**SOURCE EXTRACT**
-*-

Speaking just hours before Prime Minister Scott Morrison met the governor-general to finally and officially kick off the election, Mr Clare expects a tight and tough campaign.

But he believes voters are sick of the “lies and incompetence” of a government that has been in power for almost a decade.

‘This is an old government’

“This is an old government. If they win this election they they’ve been in power for longer than (former Liberal prime minister) John Howard,” Mr Clare said

“I’ve got to say this government does not hold a candle to John Howard.”

But the government says Labor leader Anthony Albanese lacks the experience to run the country and has been playing a small-target pre-election campaign so far.

“Anthony Albanese has been curled up in a ball not wanting people to know who he was,” government frontbencher Peter Dutton told the Nine Network.

“Having been in parliament for 20 years and watched governments of both persuasions, I don’t believe the Labor government could have guided us through the last three years in which the Coalition has.”

But Mr Clare points to his leader having been a former deputy prime minister and minister of the former Labor government.

“Anthony Albanese is a straight talker, a hard worker, a problem solver, somebody who will be there in a crisis, not run away like Scott Morrison; he’s got a united an experience team,” he said.

The government repeatedly points to the $387 billion of taxes Labor took to the last election – a figure made up in Treasurer Josh Frydenberg’s office – even though Labor is adamant those policies have been ditched.

“They haven’t changed. The leopard has not changed its spots. Let’s not kid ourselves,” Liberal frontbencher Stuart Robert told Sky News.

Pledge not to raise taxes

Deputy Labor leader Richard Marles reiterated there will be no tax rises under his party other than ensuring multinationals pay their fair share of tax.

But Labor has refused to commit to the government’s tax-to-GDP cap of 23.9 per cent, which it says is an arbitrary figure.

“This comes from the government which is the second highest taxing government in our country’s history, the highest being the Howard government,” Mr Marles told ABC’s Insiders program.

“We are not going to raise taxes, pure and simple.”

Mr Clare also pointed to the rising cost of petrol, child care and rent that Australians are having to endure.

“So if Scott Morrison thinks everything is hunky dory and Australians have never been better off, then he is more out of touch that I think he ever was,” Mr Clare said.

-*-

**INFORMATION SHOWN**
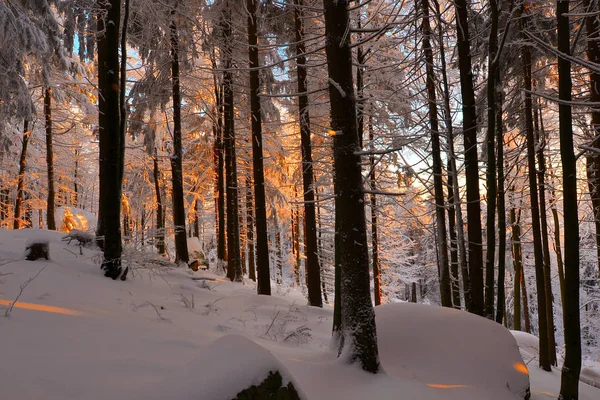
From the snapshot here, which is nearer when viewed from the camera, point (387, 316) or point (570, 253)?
point (570, 253)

-*-

**AIM OF THE EXERCISE**
Please rewrite the stretch of the election campaign piece from "The government repeatedly" through "ABC’s Insiders program.", using "tiger" wherever "leopard" appears.

**PROBLEM SOLUTION**
The government repeatedly points to the $387 billion of taxes Labor took to the last election – a figure made up in Treasurer Josh Frydenberg’s office – even though Labor is adamant those policies have been ditched.

“They haven’t changed. The tiger has not changed its spots. Let’s not kid ourselves,” Liberal frontbencher Stuart Robert told Sky News.

Pledge not to raise taxes

Deputy Labor leader Richard Marles reiterated there will be no tax rises under his party other than ensuring multinationals pay their fair share of tax.

But Labor has refused to commit to the government’s tax-to-GDP cap of 23.9 per cent, which it says is an arbitrary figure.

“This comes from the government which is the second highest taxing government in our country’s history, the highest being the Howard government,” Mr Marles told ABC’s Insiders program.